Ecosyste.ms: Awesome

An open API service indexing awesome lists of open source software.

Awesome Lists | Featured Topics | Projects

https://github.com/kylebarron/geo-index

A Rust crate and Python library for packed, immutable, zero-copy spatial indexes.
https://github.com/kylebarron/geo-index

flatbush georust geospatial kdbush kdtree pyo3 python rtree rust spatial-indexes

Last synced: 6 days ago
JSON representation

A Rust crate and Python library for packed, immutable, zero-copy spatial indexes.

Awesome Lists containing this project

README

        

# geo-index

[![crates.io version][crates.io_badge]][crates.io_link]
[![docs.rs docs][docs.rs_badge]][docs.rs_link]
[![PyPI][pypi_badge]][pypi_link]

[crates.io_badge]: https://img.shields.io/crates/v/geo-index.svg
[crates.io_link]: https://crates.io/crates/geo-index
[docs.rs_badge]: https://docs.rs/geo-index/badge.svg
[docs.rs_link]: https://docs.rs/geo-index
[pypi_badge]: https://badge.fury.io/py/geoindex-rs.svg
[pypi_link]: https://pypi.org/project/geoindex-rs/

A Rust crate and [Python library](https://kylebarron.dev/geo-index/latest/) for packed, immutable, zero-copy spatial indexes.

## Features

- **An R-tree and k-d tree written in safe rust.**
- **Fast.** Because of optimizations available by using immutable indexes, tends to be faster than dynamic implementations like [`rstar`](https://github.com/georust/rstar).
- **Memory efficient.** The index is fully _packed_, meaning that all nodes are at full capacity (except for the last node at each tree level). This means the RTree and k-d tree use less memory. And because the index is backed by a single buffer, it exhibits excellent memory locality.
- **Bounded memory**. For any given number of items and node size, you can infer the total memory used by the RTree or KDTree.
- **Multiple R-tree sorting methods.** Currently, [hilbert](https://en.wikipedia.org/wiki/Hilbert_R-tree) and [sort-tile-recursive (STR)](https://ia600900.us.archive.org/27/items/nasa_techdoc_19970016975/19970016975.pdf) sorting methods are implemented, but it's extensible to other spatial sorting algorithms in the future, like [overlap-minimizing top-down (OMT)](https://ceur-ws.org/Vol-74/files/FORUM_18.pdf).
- **ABI-stable:** the index is contained in a single `Vec`, compatible with the [`flatbush`](https://github.com/mourner/flatbush) and [`kdbush`](https://github.com/mourner/kdbush) JavaScript libraries. Being ABI-stable means that the spatial index can be persisted for later use or shared zero-copy between Rust and another program like Python.
- **Generic over a set of coordinate types:** `i8`, `u8`, `i16`, `u16`, `i32`, `u32`, `f32`, `f64`. These are the only coordinate types currently supported to maintain binary compatibility with the upstream JS libraries.
- **Efficient bulk loading.** As an immutable index, _only_ bulk loading is supported.
- Optional `rayon` feature for parallelizing part of the sort in the sort-tile-recursive (`STRSort`) method.

## Drawbacks

- Trees are _immutable_. After creating the index, items can no longer be added or removed.
- Only two-dimensional indexes is supported. This can still be used with higher-dimensional input data as long as it's fine to only index two of the dimensions.
- Queries return insertion indexes into the input set, so you must manage your own collections.
- Only the set of coordinate types that exist in JavaScript are allowed, to maintain FFI compatibility with the reference JavaScript implementations.
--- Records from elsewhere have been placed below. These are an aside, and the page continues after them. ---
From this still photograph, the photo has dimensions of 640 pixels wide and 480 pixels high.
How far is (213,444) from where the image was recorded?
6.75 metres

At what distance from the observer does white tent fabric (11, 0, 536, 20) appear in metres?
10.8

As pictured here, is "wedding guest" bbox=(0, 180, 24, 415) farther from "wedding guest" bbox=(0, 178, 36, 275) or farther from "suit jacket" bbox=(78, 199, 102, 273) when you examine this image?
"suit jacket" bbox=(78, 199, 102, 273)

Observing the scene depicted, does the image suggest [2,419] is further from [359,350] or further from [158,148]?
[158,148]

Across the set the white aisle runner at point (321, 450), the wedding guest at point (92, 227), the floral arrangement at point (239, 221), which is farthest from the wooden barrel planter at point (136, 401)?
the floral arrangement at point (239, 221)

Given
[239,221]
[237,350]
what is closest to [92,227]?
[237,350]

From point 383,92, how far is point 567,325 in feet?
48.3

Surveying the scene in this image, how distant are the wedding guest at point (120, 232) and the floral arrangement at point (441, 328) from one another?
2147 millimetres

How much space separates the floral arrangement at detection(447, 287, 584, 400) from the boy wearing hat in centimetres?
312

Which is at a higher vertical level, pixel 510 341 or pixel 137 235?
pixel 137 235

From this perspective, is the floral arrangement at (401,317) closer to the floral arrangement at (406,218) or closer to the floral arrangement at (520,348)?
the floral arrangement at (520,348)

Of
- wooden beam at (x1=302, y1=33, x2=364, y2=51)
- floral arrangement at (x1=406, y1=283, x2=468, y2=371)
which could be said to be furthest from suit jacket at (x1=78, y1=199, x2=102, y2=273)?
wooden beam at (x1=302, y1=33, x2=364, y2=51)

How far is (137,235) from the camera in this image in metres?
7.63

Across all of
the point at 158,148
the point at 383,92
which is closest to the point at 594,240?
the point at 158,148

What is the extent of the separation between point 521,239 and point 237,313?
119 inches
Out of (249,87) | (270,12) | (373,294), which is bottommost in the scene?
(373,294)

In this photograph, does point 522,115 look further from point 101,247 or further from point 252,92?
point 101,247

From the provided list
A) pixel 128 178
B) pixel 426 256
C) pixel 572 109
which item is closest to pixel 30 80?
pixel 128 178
Hence this does not support other types like `u64`.

## Alternative crates

- [`rstar`](https://github.com/georust/rstar): a dynamic RTree implementation.
- [`kdtree`](https://github.com/mrhooray/kdtree-rs): a dynamic KDTree implementation.
- [`kdbush`](https://github.com/pka/rust-kdbush): a port of `kdbush` but does not strive for FFI-compatibility.
- [`static_aabb2d_index`](https://github.com/jbuckmccready/static_aabb2d_index): a port of `flatbush` but does not strive for FFI-compatibility.
- [`static-bushes`](https://github.com/apendleton/static-bushes): a port of `flatbush` and `kdbush` but does not strive for FFI-compatibility.

## Inspiration

[@mourner](https://github.com/mourner)'s amazing [`flatbush`](https://github.com/mourner/flatbush) and [`kdbush`](https://github.com/mourner/kdbush) libraries are the fastest JavaScript libraries for immutable R-trees and k-d trees. Part of their appeal in the browser is that they're backed by a single, contiguous buffer, and thus can be moved from the main thread to another thread (a [web worker](https://developer.mozilla.org/en-US/docs/Web/API/Web_Workers_API)) [without any copies](https://developer.mozilla.org/en-US/docs/Web/API/Web_Workers_API/Transferable_objects).

By porting and expanding on those JavaScript libraries and ensuring that the internal memory layout is _exactly_ maintained, we can bootstrap zero-copy use cases both inside and outside the browser. In-browser use cases can interop between a rust-based WebAssembly module and the upstream JS libraries _without copies_. Outside-browser use cases can interop between multiple Rust libraries or between Rust and Python without copies.

## Why zero-copy?

I'm excited about Rust to speed up Python and JavaScript via compiled extension modules. It's true that you can create Python bindings to a Rust library, have Rust manage the memory, and never need to worry about zero-copy data structures. But when someone else writes a C library that would like to interface with your data, if you don't have an ABI-stable way to share the data, you need to serialize it and they need to deserialize it, which is costly.

For example, in Python, Shapely (and by extension the C library GEOS) is used for most geospatial data storage. But separate Python libraries with C extensions can't use the same GEOS memory because the underlying storage isn't ABI-stable. So there has to be a serde step in between.

[GeoArrow](https://geoarrow.org/) solves this problem for geospatial vector data, because it defines a language-independent, ABI-stable memory layout. So you can safely move memory between Python/Rust/C just by exchanging pointer information.

But it's very useful to be able to share large spatial data, declare that the data is already spatially ordered, _and_ share a spatial index, all at no cost.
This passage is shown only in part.